We fought. She bit me, I scratched her, and we wrestled in the gravel for a while. I was stronger though and was able to keep her down. I ate the spoils of my contest, and the meat fed me. So, I kept walking along the road with my newly found energy. I needed to find the next town so I could save us. I don’t really know how far I walked until I passed out on another gravel pullover. I looked up into the infinite blue sky above me and realized that there was no sun, just a perfectly blue day. That’s when I was finally shook awake by a passing truck driver. He had seen me on the side of the road covered in blood. He had assumed I was left out here to die so he had stopped to help me. I was barley coherent so he took me into the next town where I was treated in the hospital for dehydration and exhaustion. It was around a week before the hospital released me.

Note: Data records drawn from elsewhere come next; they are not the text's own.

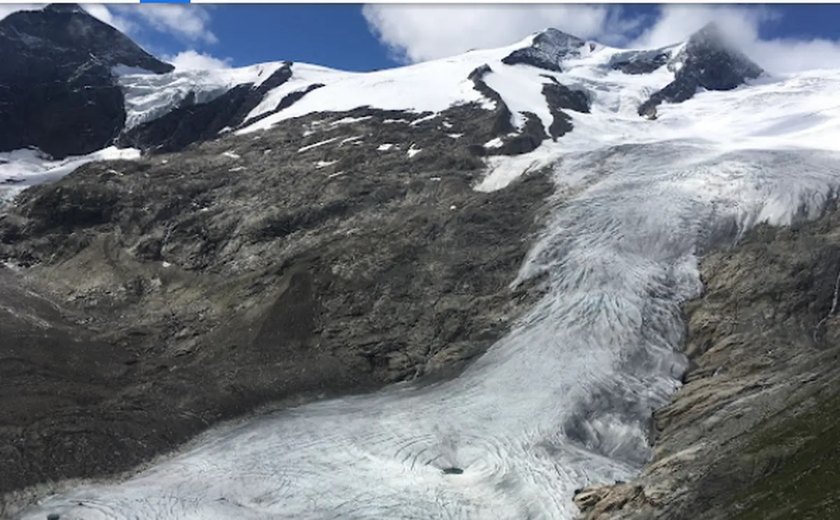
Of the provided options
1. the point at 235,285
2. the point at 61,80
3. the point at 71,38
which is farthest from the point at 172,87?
the point at 235,285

I tried to get the police to follow me, to take me to where I had left my car or help Sarah. I screamed at them that we had to save her, that she was waiting for me. We couldn’t find either and they shipped me off to my parent’s house in Toronto. They didn’t even arrest me, thinking that I had been hallucinating due to the starvation. They even tested the blood that covered me but had concluded it was unidentifiable. I never found my car but that didn’t concern me.
Sarah never turned up again. The police’s leading theory was that she was kidnapped on our road trip and I couldn’t deal with the stress. But I know they are wrong, the bite marks I suffered still line my body. But most of all, I can still feel her. I still hunger for her, I need to find her and help her. I think about her body. I think about how much I loved her and how much she helped me and the pit in my stomach. However, she didn’t do enough. She didn’t satisfy the primal yearning I feel. My stomach still aches, snarling to be filled. Begging deep in the core of my body.